De acordo com o observatório, de 2001 a 2015, a média nacional de cobertura vacinal se manteve sempre acima dos 70%, mas, em 2016, diminuiu para 59,9% e vem caindo desde 2019, atingindo os 52,1% em 2021. Os estados com cobertura vacinal menor que a média nacional chegam a 59,25%, sendo Roraima o estado com menor abrangência (29,9%). Tocantins registra a maior taxa, com 61,9%. Na Região Norte, quatro dos sete estados têm cobertura na faixa dos 30%.
Na avaliação da superintendente-geral da Umane, Thais Junqueira, esses números mostram que é necessário haver uma diretriz clara e uma coordenação nacional sobre a imunização, destacando a importância dos diferentes tipos de vacinas, a importância do engajamento e o direcionamento técnico no âmbito do estado e dos municípios.

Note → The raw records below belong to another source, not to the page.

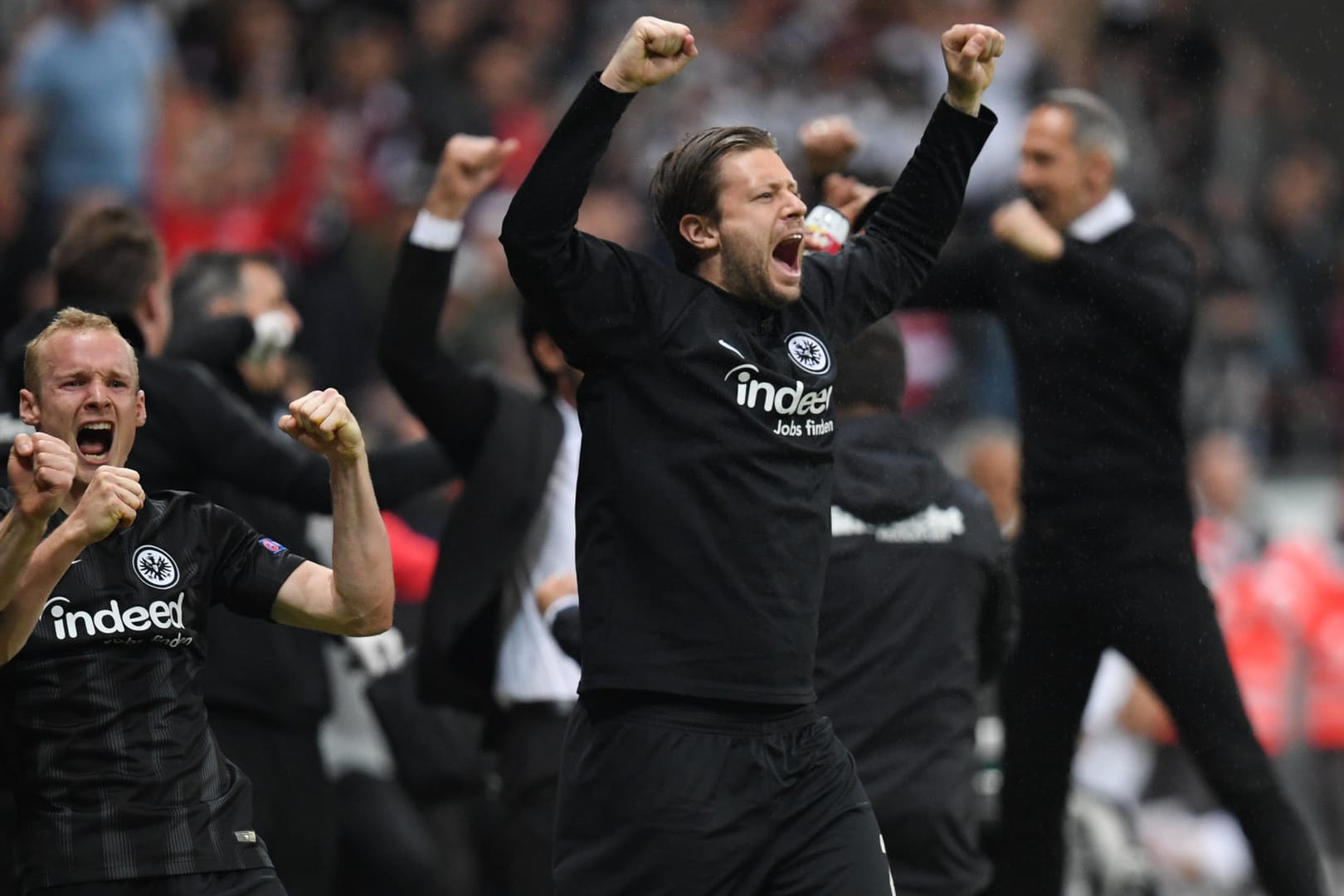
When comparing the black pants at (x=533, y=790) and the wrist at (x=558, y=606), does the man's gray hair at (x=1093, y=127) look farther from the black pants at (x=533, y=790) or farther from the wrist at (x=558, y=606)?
the black pants at (x=533, y=790)

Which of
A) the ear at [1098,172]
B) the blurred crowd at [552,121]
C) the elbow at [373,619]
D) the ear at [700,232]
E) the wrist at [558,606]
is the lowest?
the wrist at [558,606]

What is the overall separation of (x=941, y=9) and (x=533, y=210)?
1171 cm

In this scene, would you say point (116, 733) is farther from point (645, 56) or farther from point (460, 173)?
point (460, 173)

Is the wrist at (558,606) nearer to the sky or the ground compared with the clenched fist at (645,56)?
nearer to the ground

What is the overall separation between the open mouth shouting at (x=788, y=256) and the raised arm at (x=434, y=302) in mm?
1696

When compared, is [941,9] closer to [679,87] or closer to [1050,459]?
[679,87]

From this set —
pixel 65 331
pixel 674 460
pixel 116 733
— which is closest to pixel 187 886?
pixel 116 733

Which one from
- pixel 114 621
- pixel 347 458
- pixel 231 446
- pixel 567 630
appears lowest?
pixel 567 630

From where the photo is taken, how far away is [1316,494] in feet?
44.8

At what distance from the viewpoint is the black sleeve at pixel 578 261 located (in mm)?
4008

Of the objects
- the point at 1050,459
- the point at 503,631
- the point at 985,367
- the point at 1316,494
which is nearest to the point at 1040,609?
the point at 1050,459

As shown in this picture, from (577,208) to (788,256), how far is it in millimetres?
535

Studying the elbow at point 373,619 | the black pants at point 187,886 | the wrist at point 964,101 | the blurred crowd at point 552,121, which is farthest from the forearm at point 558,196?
the blurred crowd at point 552,121

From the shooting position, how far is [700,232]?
169 inches
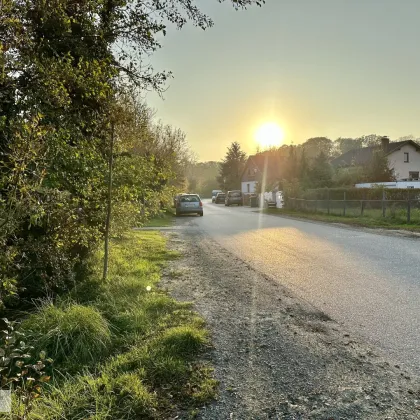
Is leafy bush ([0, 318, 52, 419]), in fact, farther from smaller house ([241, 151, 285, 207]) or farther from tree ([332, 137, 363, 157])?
tree ([332, 137, 363, 157])

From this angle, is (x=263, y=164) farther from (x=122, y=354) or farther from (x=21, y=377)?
(x=21, y=377)

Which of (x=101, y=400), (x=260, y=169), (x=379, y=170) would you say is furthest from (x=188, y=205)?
(x=260, y=169)

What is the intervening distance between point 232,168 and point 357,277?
6292 centimetres

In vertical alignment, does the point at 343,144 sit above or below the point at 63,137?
above

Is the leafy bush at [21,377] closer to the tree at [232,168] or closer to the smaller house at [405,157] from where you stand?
the smaller house at [405,157]

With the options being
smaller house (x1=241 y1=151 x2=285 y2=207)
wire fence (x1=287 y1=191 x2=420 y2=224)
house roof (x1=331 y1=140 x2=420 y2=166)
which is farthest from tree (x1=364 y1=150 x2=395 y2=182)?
smaller house (x1=241 y1=151 x2=285 y2=207)

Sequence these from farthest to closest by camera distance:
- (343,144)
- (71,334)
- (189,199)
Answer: (343,144), (189,199), (71,334)

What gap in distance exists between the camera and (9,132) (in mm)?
4016

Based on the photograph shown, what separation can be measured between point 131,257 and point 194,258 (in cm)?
168

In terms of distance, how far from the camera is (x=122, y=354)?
3.90 metres

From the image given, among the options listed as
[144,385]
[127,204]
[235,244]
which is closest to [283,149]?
[235,244]

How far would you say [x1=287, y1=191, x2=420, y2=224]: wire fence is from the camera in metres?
17.8

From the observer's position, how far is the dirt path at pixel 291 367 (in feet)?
9.29

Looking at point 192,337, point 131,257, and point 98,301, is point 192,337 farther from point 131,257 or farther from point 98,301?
point 131,257
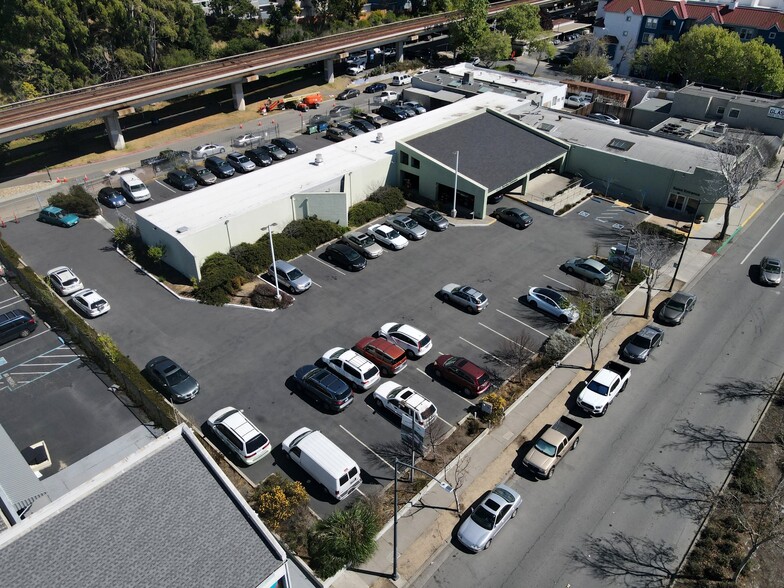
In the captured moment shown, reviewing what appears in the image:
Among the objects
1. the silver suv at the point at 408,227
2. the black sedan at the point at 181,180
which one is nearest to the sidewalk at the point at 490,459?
the silver suv at the point at 408,227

“A comunicação nacional e o engajamento da população é essencial também. Nós temos um programa que é uma referência e que esse ano está fazendo 50 anos. O PNI [Programa Nacional de Imunização] amadureceu muito as suas diretrizes, sua capacidade de engajar, de comunicar e de envolver a população a ponto de a vacinação ser algo bastante natural e presente no nosso cotidiano, então acho que essa mobilização, que deve ser conduzida pelo Ministério da Saúde, é a chave”, disse.
Thais reforçou que um sinal importante é a retomada, pelo Ministério da Saúde, das ações de conscientização e divulgação da importância da vacina, contando com o apoio do Legislativo que também está se movimentando para esse trabalho. “Precisamos retomar aquela visão e todo aquele envolvimento dos brasileiros e brasileiras em torno do tema da vacinação. E que nos últimos anos, no período que a gente vem vivendo a pandemia, teve uma queda preocupante”, afirmou.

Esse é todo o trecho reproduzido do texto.